Olivia Laing has had a productive couple of years. The Silver Book arrives hot on the heels of The Garden Against Time, a memoir-cum-environmentalist treatise published in 2024. It is a novel of stunning imaginative power that was apparently written in just three months.
Set in 1975, during the making of two great works of Italian cinema, Federico Fellini’s Casanova and Pier Paolo Pasolini’s Salò, it is suffused with the glamour and intrigue of these filmmakers’ worlds. It offers a fictional retelling of the events that led up to Pasolini’s murder – a crime that remains unsolved – on 2 November. But at heart the book is a love story that follows the relationship between Danilo Donati – the costume and production designer responsible for realising Fellini’s and Pasolini’s visions – and a young English boy called Nicholas.
This is an ambitious set-up, but Laing (who uses gender-neutral pronouns) is more than up to the task. The Silver Book exhibits her characteristic flair for responding to different art forms; a fascination with individuals who are at odds with the status quo; and her fierce political sensibility. The subject matter is indeed overtly political: Salò is a nightmarish allegory of fascism, and the themes of artifice and sexual abandonment in Casanova echo Nicholas’s plight as a homosexual in 1970s Italy. His identity comes with the ‘emotional burden of self-invention’. Wearying of the strain, Nicholas longs, through romantic connection, ‘to be gutted, to be relieved of his personality and his face, to dance on the hook like an exhausted fish’.
Laing makes us realise the effort involved in sustaining illusions both in life and art. When Nicholas asks Donati why Casanova is being filmed in Rome rather than Venice, where the action of the plot takes place, he is told: ‘Because the film is not set in Venice. It is set in Fellini’s Venice, and that has to be made from scratch.’ These are film-makers intent on fashioning a reality that fits the precise contours of their imagination.
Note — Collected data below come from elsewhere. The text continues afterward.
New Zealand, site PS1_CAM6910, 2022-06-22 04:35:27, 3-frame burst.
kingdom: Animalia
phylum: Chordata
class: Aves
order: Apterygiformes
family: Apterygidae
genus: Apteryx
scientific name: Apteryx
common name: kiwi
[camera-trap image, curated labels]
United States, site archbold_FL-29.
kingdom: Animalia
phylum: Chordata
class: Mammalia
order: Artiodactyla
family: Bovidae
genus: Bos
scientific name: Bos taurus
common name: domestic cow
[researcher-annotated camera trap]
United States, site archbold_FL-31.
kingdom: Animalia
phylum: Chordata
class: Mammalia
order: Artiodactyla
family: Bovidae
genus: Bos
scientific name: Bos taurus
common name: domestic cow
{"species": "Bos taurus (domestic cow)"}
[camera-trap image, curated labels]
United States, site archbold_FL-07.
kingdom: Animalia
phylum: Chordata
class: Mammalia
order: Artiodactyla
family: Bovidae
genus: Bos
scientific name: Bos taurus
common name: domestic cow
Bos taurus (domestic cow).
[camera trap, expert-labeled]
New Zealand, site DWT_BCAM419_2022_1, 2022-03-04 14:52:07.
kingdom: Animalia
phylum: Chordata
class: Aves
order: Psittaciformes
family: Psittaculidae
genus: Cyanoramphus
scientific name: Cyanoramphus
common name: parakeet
The resourceful Donati makes a ‘mosaic out of boiled sweets’; he uses chocolate to resemble excrement; he becomes ‘a magpie for materials that might transcend themselves, given the right lighting’. He and his circle are in the business, as he puts it, of creating ‘authentic illusions’. In this rigorously researched yet highly inventive novel that delights in mingling fact and fiction, Laing is, too.